_Aufgabe_:
Was nennt der Textausschnitt über die Digitalisierung der Versicherer als das nächste große Ding für die Versicherungsbranche?

_Textausschnitt_:

+ + + + +

Sollers schreibt, dass Technologie und Geschäftsmodell verschmelzen müssen. Das ist mir zu abstrakt. Können Sie das an einem – oder mehreren – Beispielen erklären. 

Bei vielen Versicherern arbeiten die IT- und die Fachabteilung nebeneinander her.  Diese Silo-Strukturen haben dazu geführt, dass die IT-Landschaft sehr komplex ist, oft geht sie an den Kundenbedürfnissen vorbei. Meiner Meinung nach muss die technologische Seite beim Geschäftsmodell immer gleich mit einbezogen werden. Unsere Erfahrung zeigt, dass die Kooperation zwischen Business und IT in einer agilen Organisation mit gemischten Teams und ohne starre Hierachien besonders erfolgreich ist.

Sie arbeiten mit vielen deutschen Versicherern zusammen, plaudern Sie einmal aus dem Nähkästchen, was sind die größten Probleme und Stärken bei der Digitalisierung und wo dachten Sie: „Das kann nicht wahr sein?“

Als wir vor sechs Jahren nach Deutschland kamen, waren wir überrascht über den technologischen Rückstand der Versicherer. Das größte Problem ist meiner Meinung nach der mangelnde Mut, die überalterten IT-Strukturen abzulösen. Das Problem ruft inzwischen sogar die Bafin auf den Plan. Noch heute setzen viele Versicherer auf Eigenentwicklung und wollen das weiter ausbauen. Die große Frage bei dieser Strategie lautet, ob das eigene Unternehmen mit dem Tempo der technologischen Entwicklung mithalten kann. Wer ist schneller, die Technologiekonzerne oder die IT-Abteilungen der Versicherer? Dieser Frage sollte man sich stellen. Wir stehen meiner Meinung nach erst am Anfang der Technisierung des Versicherungsgeschäfts.

Sie sind Experte, daher die Frage: Was ist die nächste große technische Entwicklung in der Versicherungswirtschaft.

Die Dinge, über die wir derzeit reden, werden sich entwickeln und es wird eine Reihe weiterer Innovationen geben, die für die Versicherungsbranche Bedeutung haben. Das Internet der Dinge ist eine davon. Für die Versicherer wird es jetzt aber erst einmal darum gehen, die bei ihnen bereits vorhandenen Daten besser zu nutzen. Wir erwarten deshalb, dass die Versicherer ihre Aktivitäten im Bereich Data Analytics und Künstliche Intelligenz intensivieren werden. Beim Einsatz von Datentools werden sich die Versicherer vor allem auf die Angebotserstellung fokussieren: Wie schaffe ich es, meinem Kunden das passende Angebot zum passenden Zeitpunkt zu erstellen? Aber auch in der Schadenbearbeitung stehen die Versicherer bei der Nutzung des vorhandenen Potenzials erst am Anfang. Für die Versicherungsbranche sind deshalb Data Analytics und Künstliche Intelligenz das nächste große Ding.

+ + + + +

_Bereitgestelltes Material_:

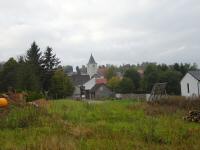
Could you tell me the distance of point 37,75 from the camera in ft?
198

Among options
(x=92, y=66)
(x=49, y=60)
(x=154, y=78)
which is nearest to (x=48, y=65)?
(x=49, y=60)

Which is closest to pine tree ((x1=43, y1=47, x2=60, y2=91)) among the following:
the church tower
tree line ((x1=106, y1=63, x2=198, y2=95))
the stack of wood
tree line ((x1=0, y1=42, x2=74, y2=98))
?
tree line ((x1=0, y1=42, x2=74, y2=98))

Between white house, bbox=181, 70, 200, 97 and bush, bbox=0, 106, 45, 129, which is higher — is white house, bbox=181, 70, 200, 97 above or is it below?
above

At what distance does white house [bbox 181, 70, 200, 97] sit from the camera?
185 ft

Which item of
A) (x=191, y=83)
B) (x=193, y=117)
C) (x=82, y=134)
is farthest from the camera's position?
(x=191, y=83)

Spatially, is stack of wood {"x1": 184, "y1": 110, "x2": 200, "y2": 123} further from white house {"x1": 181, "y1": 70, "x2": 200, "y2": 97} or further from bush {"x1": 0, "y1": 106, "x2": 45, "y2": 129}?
white house {"x1": 181, "y1": 70, "x2": 200, "y2": 97}

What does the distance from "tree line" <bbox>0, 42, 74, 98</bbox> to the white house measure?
1791 centimetres

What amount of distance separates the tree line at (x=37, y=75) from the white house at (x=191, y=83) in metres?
17.9

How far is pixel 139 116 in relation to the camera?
1714 cm

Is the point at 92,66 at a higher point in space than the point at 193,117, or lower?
higher

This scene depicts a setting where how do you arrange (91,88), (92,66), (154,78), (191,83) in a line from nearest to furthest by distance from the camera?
(191,83)
(154,78)
(91,88)
(92,66)

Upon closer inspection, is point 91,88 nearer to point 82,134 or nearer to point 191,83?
point 191,83

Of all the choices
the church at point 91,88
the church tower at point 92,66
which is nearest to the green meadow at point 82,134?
the church at point 91,88

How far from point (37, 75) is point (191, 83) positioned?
75.9ft
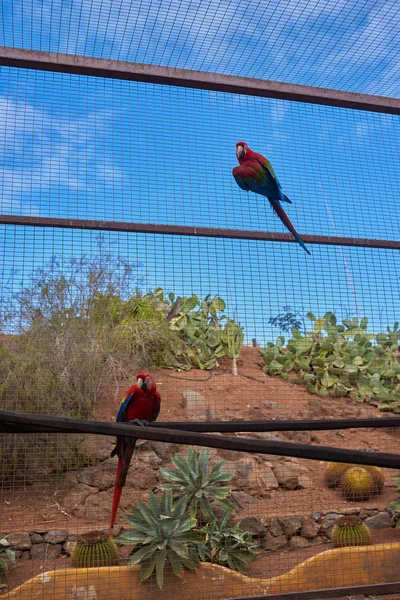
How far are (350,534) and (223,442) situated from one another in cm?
198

+ + + + +

_Lösung_:
Data Analytics und Künstliche Intelligenz.